Debian wiki also contains page describing creation of Debian Installer images on AWS. There is no script for automatic creation of those images yet. Page contains steps one needs to follow to create images, in manner similar to describe in paragraph above. Creation of such images require cloud-init.
Instead of creating images ourselves we can use images created by others – there is market for available images. Companies and organizations can provide images created by them. Such images are more trusted by users as they have been created and configured by organizations responsible for software contained om such an image.
There is set of official Debian cloud images, just like there is set of official CD and DVD images. The most advanced situation is for Amazon Web Services AWS EC2; James Bromberger was delegated by the Debian Project Leader to manage Debian images on AWS Marketplace. He also maintains list of current images and manages AWS account which serves as the owner of provided images.
Creating images manually is long task and it is better to have scripts to create images. Extending script to allow for configuration of created images allows for experimentation or providing different images. This is the role of ”build-debian-cloud”, script written in Python, intended to build Debian image to different cloud IaaS providers. Currently AwS and VirtualBox are supported as providers of cloud solutions.
The build-debian-cloud source is hosted on GitHub and is currently developed by Anders Ingemann, which currently work on WIP-python branch on cloud-init and HVM support. It is forked from repository started by http://www.camptocamp.com/ but this original repository is inactive since April 2013.
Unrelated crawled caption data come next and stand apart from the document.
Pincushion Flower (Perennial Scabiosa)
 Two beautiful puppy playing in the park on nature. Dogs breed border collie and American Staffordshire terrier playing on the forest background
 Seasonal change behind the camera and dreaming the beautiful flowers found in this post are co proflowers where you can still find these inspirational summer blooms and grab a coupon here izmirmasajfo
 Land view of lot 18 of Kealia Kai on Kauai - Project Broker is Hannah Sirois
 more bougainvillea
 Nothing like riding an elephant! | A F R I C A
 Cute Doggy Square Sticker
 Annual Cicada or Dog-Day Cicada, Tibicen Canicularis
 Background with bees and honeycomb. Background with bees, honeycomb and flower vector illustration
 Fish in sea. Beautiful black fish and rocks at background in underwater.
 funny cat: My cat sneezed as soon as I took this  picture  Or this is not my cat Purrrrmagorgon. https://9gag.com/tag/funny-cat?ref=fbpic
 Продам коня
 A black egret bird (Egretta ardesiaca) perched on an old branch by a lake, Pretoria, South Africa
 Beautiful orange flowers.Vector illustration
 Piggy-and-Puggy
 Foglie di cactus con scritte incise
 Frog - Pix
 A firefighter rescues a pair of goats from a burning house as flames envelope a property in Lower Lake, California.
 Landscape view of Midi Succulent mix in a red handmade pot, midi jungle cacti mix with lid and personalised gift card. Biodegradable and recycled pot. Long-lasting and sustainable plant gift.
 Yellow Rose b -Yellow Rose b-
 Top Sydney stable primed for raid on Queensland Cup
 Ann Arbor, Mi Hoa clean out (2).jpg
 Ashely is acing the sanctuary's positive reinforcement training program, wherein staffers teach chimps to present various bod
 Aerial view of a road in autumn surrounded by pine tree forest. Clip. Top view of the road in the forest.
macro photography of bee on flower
Script uses JSON manifest file for configuring built images and it uses JSON schema for validation of provided configuration manifest. It requires:
- euca2ools – set of scripts to access AWS; I’m not sure whether aws-cli can be used instead
- boto – Python module to access AWS
It is task-based system with tasks organized into modules which eases configuration of created images. It logs many aspects of image creation process to help with solving problems and to provide feedback on image building It also provides rollback to recover from problems during image creation.
Repository contains following files and directories, described in sections below:
- base – Python code managing building of images.
- build-debian-cloud – Simple script, calling main() from ”base”
- common – Python code used by base, plugins, providers.
- CONTRIBUTING.md – Tips for extending build-debian-cloud. Source is not fully following PEP8, for example it uses tabs and spaces and allows for 110 columns. One can use pep8 with following options disabled to check source code: E101, E211, E241, E501, W191.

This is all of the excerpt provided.